Dedicated BLE path via hci1. Watch for occasional timeout waiting for 2 events.
Dedicated BLE path via hci2. Previously hit BlueZ Operation already in progress; hci reset restored it.
Dedicated BLE path via hci3. Feeds the same MQTT/HA discovery structure.
BatMON connects to the local MQTT broker and Home Assistant consumes the discovered sensors.
FailureGrid™ dashboards rely on these entities to show pack state and control confidence.
Use these first. They show whether BatMON, BLE, MQTT and Home Assistant discovery are alive.
systemctl status batmon.service --no-pager -l
Good: active (running) and fresh sample lines. Bad: repeated Tracebacks, restart loops, or no fresh samples.
journalctl -u batmon.service -f -o short-iso \
| grep -aEi 'FailureBat-|BmsSampl|ERROR|WARNING|InProgress|not found|Service Discovery|timeout waiting|disconnected after'
This is the main operator view: samples, reconnects and useful failures without the full byte-buffer noise.

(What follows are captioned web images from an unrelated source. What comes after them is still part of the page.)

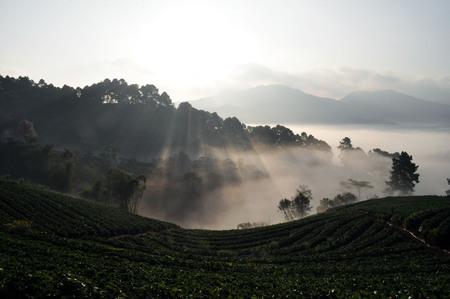 Sunshine on the tea plot 免版税图像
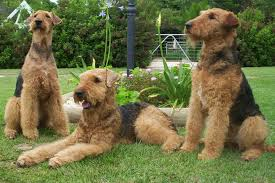 Do Brittany Spaniels Shed by Do Airedale Terriers Shed U2022 Bunkblog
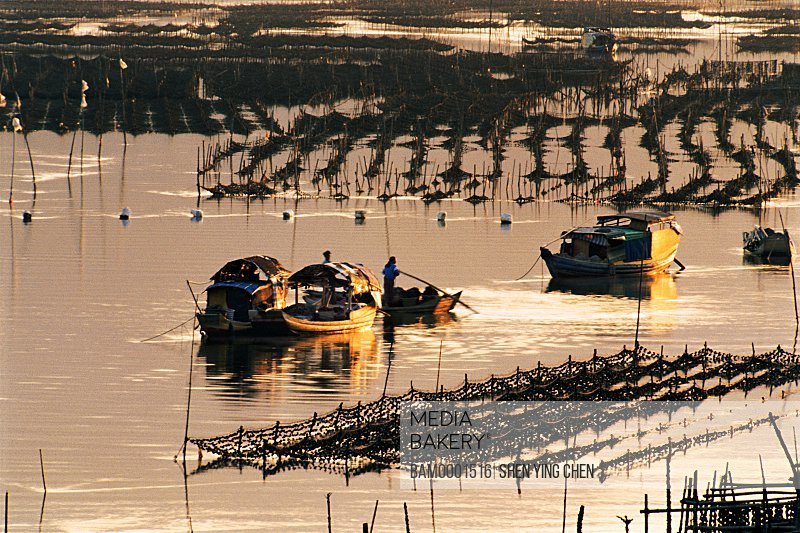 Marine cultivation of Yantian Village, Yantian Village, Xiaopu County, Fujian Province of the People's Republic of China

journalctl -u batmon.service -n 160 --no-pager -o short-iso \
| grep -aEi 'FailureBat-|BmsSampl|ERROR|WARNING|InProgress|not found|Service Discovery|timeout waiting|disconnected after'
Useful after opening an SSH session when you want the last few minutes without following the log.
bluetoothctl list
for i in 0 1 2 3; do echo "===== hci$i ====="; btmgmt --index "$i" info 2>/dev/null || true; done
Confirms that the four adapters still exist and have not disappeared from USB/BlueZ.
timeout 20 mosquitto_sub -h 192.168.42.99 -t 'homeassistant/sensor/#' -v -R \
| grep -aEi 'FailureBat|state_topic|json_attributes_topic|unique_id|name'
Shows Home Assistant discovery messages. Use this when HA entities look wrong even though BatMON samples are fresh.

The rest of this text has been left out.